Menurut Ono, pemangkasan itu berdampak langsung pada terhambatnya program-program strategis daerah, seperti pembangunan infrastruktur, pendidikan, kesehatan, dan ketahanan pangan. Ia menilai langkah ini diambil secara sepihak, tanpa proses konsultasi yang memadai, dan hanya menjadikan Musrenbang sebagai agenda seremonial.
Beberapa daerah mengalami penurunan drastis. Kabupaten Cirebon, misalnya, hanya memperoleh Rp24 miliar dari rencana awal Rp143 miliar. Sementara Kabupaten Garut, yang sebelumnya dialokasikan Rp189 miliar, kini hanya menerima Rp38 miliar.
Pemerintah Provinsi beralasan, keputusan ini dilatarbelakangi kondisi fiskal yang menantang dan kebutuhan untuk menjaga stabilitas anggaran. Namun, para kepala daerah menilai bahwa langkah tersebut justru menambah beban dan menimbulkan ketidakpastian dalam perencanaan pembangunan lokal.
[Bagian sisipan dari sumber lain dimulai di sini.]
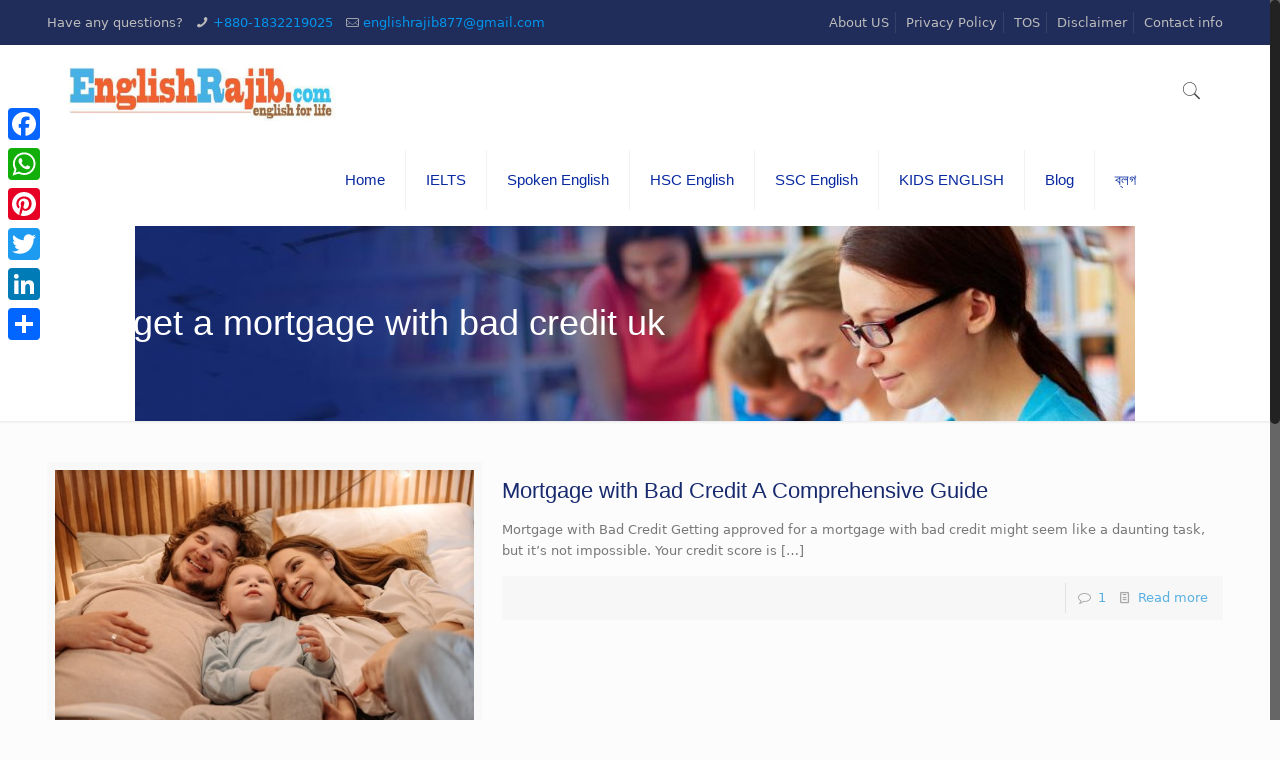

--- FILE ---
content_type: text/html; charset=utf-8
request_url: https://www.google.com/recaptcha/api2/aframe
body_size: 268
content:
<!DOCTYPE HTML><html><head><meta http-equiv="content-type" content="text/html; charset=UTF-8"></head><body><script nonce="XaQbaZgyG4AJ0hDRRkfTcQ">/** Anti-fraud and anti-abuse applications only. See google.com/recaptcha */ try{var clients={'sodar':'https://pagead2.googlesyndication.com/pagead/sodar?'};window.addEventListener("message",function(a){try{if(a.source===window.parent){var b=JSON.parse(a.data);var c=clients[b['id']];if(c){var d=document.createElement('img');d.src=c+b['params']+'&rc='+(localStorage.getItem("rc::a")?sessionStorage.getItem("rc::b"):"");window.document.body.appendChild(d);sessionStorage.setItem("rc::e",parseInt(sessionStorage.getItem("rc::e")||0)+1);localStorage.setItem("rc::h",'1768990613248');}}}catch(b){}});window.parent.postMessage("_grecaptcha_ready", "*");}catch(b){}</script></body></html>

--- FILE ---
content_type: application/javascript; charset=utf-8
request_url: https://fundingchoicesmessages.google.com/f/AGSKWxXsixOjzwwM_nqaqgc1oXIfpBAtnE4hcfiM2T9wAwnzr9Y8Pw5GlmvRfXmwQlgJgkUs7EReEU8wF7unftvU3ItrrcgsQOCwPZ6NZhuA20bd7BX4cLtwUkwlDByQvF-Fbh7Mz-aelw==?fccs=W251bGwsbnVsbCxudWxsLG51bGwsbnVsbCxudWxsLFsxNzY4OTkwNjEyLDU0OTAwMDAwMF0sbnVsbCxudWxsLG51bGwsW251bGwsWzcsNiwxMCw5XSxudWxsLDIsbnVsbCwiZW4iLG51bGwsbnVsbCxudWxsLG51bGwsbnVsbCwzXSwiaHR0cHM6Ly9lbmdsaXNocmFqaWIuY29tL3RhZy9jYW4taS1nZXQtYS1tb3J0Z2FnZS13aXRoLWJhZC1jcmVkaXQtdWsvIixudWxsLFtbOCwiOW9FQlItNW1xcW8iXSxbOSwiZW4tVVMiXSxbMTksIjIiXSxbMjQsIiJdLFsyOSwiZmFsc2UiXV1d
body_size: 225
content:
if (typeof __googlefc.fcKernelManager.run === 'function') {"use strict";this.default_ContributorServingResponseClientJs=this.default_ContributorServingResponseClientJs||{};(function(_){var window=this;
try{
var qp=function(a){this.A=_.t(a)};_.u(qp,_.J);var rp=function(a){this.A=_.t(a)};_.u(rp,_.J);rp.prototype.getWhitelistStatus=function(){return _.F(this,2)};var sp=function(a){this.A=_.t(a)};_.u(sp,_.J);var tp=_.ed(sp),up=function(a,b,c){this.B=a;this.j=_.A(b,qp,1);this.l=_.A(b,_.Pk,3);this.F=_.A(b,rp,4);a=this.B.location.hostname;this.D=_.Fg(this.j,2)&&_.O(this.j,2)!==""?_.O(this.j,2):a;a=new _.Qg(_.Qk(this.l));this.C=new _.dh(_.q.document,this.D,a);this.console=null;this.o=new _.mp(this.B,c,a)};
up.prototype.run=function(){if(_.O(this.j,3)){var a=this.C,b=_.O(this.j,3),c=_.fh(a),d=new _.Wg;b=_.hg(d,1,b);c=_.C(c,1,b);_.jh(a,c)}else _.gh(this.C,"FCNEC");_.op(this.o,_.A(this.l,_.De,1),this.l.getDefaultConsentRevocationText(),this.l.getDefaultConsentRevocationCloseText(),this.l.getDefaultConsentRevocationAttestationText(),this.D);_.pp(this.o,_.F(this.F,1),this.F.getWhitelistStatus());var e;a=(e=this.B.googlefc)==null?void 0:e.__executeManualDeployment;a!==void 0&&typeof a==="function"&&_.To(this.o.G,
"manualDeploymentApi")};var vp=function(){};vp.prototype.run=function(a,b,c){var d;return _.v(function(e){d=tp(b);(new up(a,d,c)).run();return e.return({})})};_.Tk(7,new vp);
}catch(e){_._DumpException(e)}
}).call(this,this.default_ContributorServingResponseClientJs);
// Google Inc.

//# sourceURL=/_/mss/boq-content-ads-contributor/_/js/k=boq-content-ads-contributor.ContributorServingResponseClientJs.en_US.9oEBR-5mqqo.es5.O/d=1/exm=ad_blocking_detection_executable,kernel_loader,loader_js_executable,web_iab_tcf_v2_signal_executable,web_iab_us_states_signal_executable/ed=1/rs=AJlcJMwtVrnwsvCgvFVyuqXAo8GMo9641A/m=cookie_refresh_executable
__googlefc.fcKernelManager.run('\x5b\x5b\x5b7,\x22\x5b\x5bnull,\\\x22englishrajib.com\\\x22,\\\x22AKsRol_yOPEpil3_vW4h-Fx1W32uGxjO4JeXSsxTFBjHm_wqgNgxLgC8EqBWzGQaw2Pd_jjnYvKuQg4lF7u_7LoQVsN1UVPntQ9QuJ-Juto3_K3NBUjZl_VOaQM14l-Cyg8oIlr2zsblgCWiIP2UJxjIFpyXu3DWKA\\\\u003d\\\\u003d\\\x22\x5d,null,\x5b\x5bnull,null,null,\\\x22https:\/\/fundingchoicesmessages.google.com\/f\/AGSKWxUZJN98yz78GZweJqkdOJD4kmOCkcoHgToT1Qtlf9Fmzph6r9xn0M0vVJSK_jMeAz45V3OdQVigkXdHAFewKYOvctIZL6HvxJAS0goFBgmOtsG8Tyqt7QwFb5KAFmnbD0OIz-zKyw\\\\u003d\\\\u003d\\\x22\x5d,null,null,\x5bnull,null,null,\\\x22https:\/\/fundingchoicesmessages.google.com\/el\/AGSKWxXEyZnk0ImL_9HzR8cLfTd32de9LkrcotLrEU0sXuXC2RgLbLAJ_FEImF6kOK9oAtRdlprDuylrNFSv8dIvaDqAXDIqJaeclVJRhk0tQoL1uHHXp9Drk_LPuxn7KBk3pzGWOcIqKw\\\\u003d\\\\u003d\\\x22\x5d,null,\x5bnull,\x5b7,6,10,9\x5d,null,2,null,\\\x22en\\\x22,null,null,null,null,null,3\x5d,null,\\\x22Privacy and cookie settings\\\x22,\\\x22Close\\\x22,null,null,null,\\\x22Managed by Google. Complies with IAB TCF. CMP ID: 300\\\x22\x5d,\x5b2,1\x5d\x5d\x22\x5d\x5d,\x5bnull,null,null,\x22https:\/\/fundingchoicesmessages.google.com\/f\/AGSKWxVc22Zt21ZS5mGhhjxVElwYgbrKgELRFPnsQaB0tKQusY6_qTZy7Cpt_zvA1lkIFOJTKTEhOls4Ta4RFEKcXObN2CgZvEbEsHrHikKsG0rdXV_UufgqSo5H2wDcbj_phpoTY5QmfQ\\u003d\\u003d\x22\x5d\x5d');}

--- FILE ---
content_type: application/javascript; charset=utf-8
request_url: https://fundingchoicesmessages.google.com/f/AGSKWxVtEUfDgsZpx70jf5Pa3V_Q5eqPscu8obearAv2YlSUSXU9U1yl_6pQXrKMGN7U9xdtcxl3RtHNFNG0_CS_OpyjvmC2vT6xnhTdSWV_1B-Ze6Jnn7fwNXXFl5Oe_kyeDKG88ObxkawruInN10pDjKnnQ5x8-VQfbhQhxY8e9QbJQrPamnSJoXrom-1-/_/jqads.160x600.swf?/ad_horisontal.&adserv=/pagead/conversion.
body_size: -1290
content:
window['09cc61be-7ca2-4eb3-93b1-d23534ad91cb'] = true;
Pengamat kebijakan publik, Dr. Satria Nugraha dari Universitas Padjadjaran, menekankan pentingnya transparansi dan dialog antara pemerintah provinsi dan daerah. Ia menyarankan agar Pemprov menyediakan skema kompensasi atau prioritas baru yang disusun secara terbuka.
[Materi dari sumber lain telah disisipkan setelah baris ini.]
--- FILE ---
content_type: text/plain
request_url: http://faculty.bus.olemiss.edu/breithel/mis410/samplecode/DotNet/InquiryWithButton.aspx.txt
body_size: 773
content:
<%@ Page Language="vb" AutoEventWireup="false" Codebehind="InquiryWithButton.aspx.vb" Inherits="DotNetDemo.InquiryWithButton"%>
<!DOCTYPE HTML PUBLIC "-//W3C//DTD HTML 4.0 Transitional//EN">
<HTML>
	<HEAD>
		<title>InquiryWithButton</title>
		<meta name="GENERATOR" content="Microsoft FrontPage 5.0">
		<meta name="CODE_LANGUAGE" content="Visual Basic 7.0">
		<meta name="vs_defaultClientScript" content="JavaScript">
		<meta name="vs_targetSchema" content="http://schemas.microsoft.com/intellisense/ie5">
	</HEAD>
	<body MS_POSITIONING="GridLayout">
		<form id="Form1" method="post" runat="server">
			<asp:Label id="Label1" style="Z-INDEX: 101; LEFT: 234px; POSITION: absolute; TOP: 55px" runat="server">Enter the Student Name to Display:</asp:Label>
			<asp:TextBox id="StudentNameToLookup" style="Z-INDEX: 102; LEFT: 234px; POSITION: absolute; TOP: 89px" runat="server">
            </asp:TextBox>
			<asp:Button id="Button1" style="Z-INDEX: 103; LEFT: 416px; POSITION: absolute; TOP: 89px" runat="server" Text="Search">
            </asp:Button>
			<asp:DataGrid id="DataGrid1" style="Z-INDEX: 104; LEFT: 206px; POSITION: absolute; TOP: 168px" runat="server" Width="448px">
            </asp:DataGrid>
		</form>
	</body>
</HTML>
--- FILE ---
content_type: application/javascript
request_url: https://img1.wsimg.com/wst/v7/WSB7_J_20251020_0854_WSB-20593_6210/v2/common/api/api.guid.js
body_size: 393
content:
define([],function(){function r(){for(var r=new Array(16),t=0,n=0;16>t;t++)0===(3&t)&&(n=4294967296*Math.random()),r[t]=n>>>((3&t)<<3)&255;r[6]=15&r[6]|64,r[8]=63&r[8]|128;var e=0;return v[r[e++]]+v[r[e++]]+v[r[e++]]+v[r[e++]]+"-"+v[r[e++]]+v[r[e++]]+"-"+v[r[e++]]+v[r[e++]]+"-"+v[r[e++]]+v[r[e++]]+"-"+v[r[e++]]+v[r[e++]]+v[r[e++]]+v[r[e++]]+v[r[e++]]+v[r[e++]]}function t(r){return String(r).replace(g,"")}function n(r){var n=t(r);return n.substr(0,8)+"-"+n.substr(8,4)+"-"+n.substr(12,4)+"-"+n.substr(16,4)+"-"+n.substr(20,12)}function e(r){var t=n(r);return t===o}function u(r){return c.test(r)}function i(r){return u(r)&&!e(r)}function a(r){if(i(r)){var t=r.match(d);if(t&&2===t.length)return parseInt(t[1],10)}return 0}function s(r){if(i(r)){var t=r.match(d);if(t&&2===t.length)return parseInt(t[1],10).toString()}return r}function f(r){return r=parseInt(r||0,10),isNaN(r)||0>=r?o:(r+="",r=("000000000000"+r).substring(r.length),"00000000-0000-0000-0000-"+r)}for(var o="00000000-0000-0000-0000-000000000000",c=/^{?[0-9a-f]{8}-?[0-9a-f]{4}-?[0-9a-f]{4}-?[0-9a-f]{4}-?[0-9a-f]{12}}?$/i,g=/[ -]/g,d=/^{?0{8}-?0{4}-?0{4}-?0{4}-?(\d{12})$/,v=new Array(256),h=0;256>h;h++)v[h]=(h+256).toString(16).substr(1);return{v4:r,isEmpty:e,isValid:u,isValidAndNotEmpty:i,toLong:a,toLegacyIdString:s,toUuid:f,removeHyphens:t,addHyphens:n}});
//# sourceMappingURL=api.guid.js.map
Sementara itu, kritik dari DPRD Jabar menyoroti lemahnya sistem perencanaan anggaran dan mendesak evaluasi total terhadap kebijakan fiskal provinsi. Mereka mengingatkan bahwa keputusan-keputusan sepihak dapat mengikis kepercayaan publik dan merusak sinergi antarpemerintahan.
Dalam situasi ini, publik menanti komitmen Pemprov untuk menjelaskan arah kebijakan ke depan. Apakah pemangkasan ini akan diimbangi dengan tata kelola anggaran yang lebih akuntabel, atau justru menjadi preseden negatif dalam hubungan pusat-daerah di tingkat provinsi?
Yang jelas, ke depan, Pemprov Jabar dituntut untuk tidak hanya mengejar efisiensi, tetapi juga memastikan keadilan fiskal dan pelibatan publik secara menyeluruh dalam setiap proses perencanaan anggaran.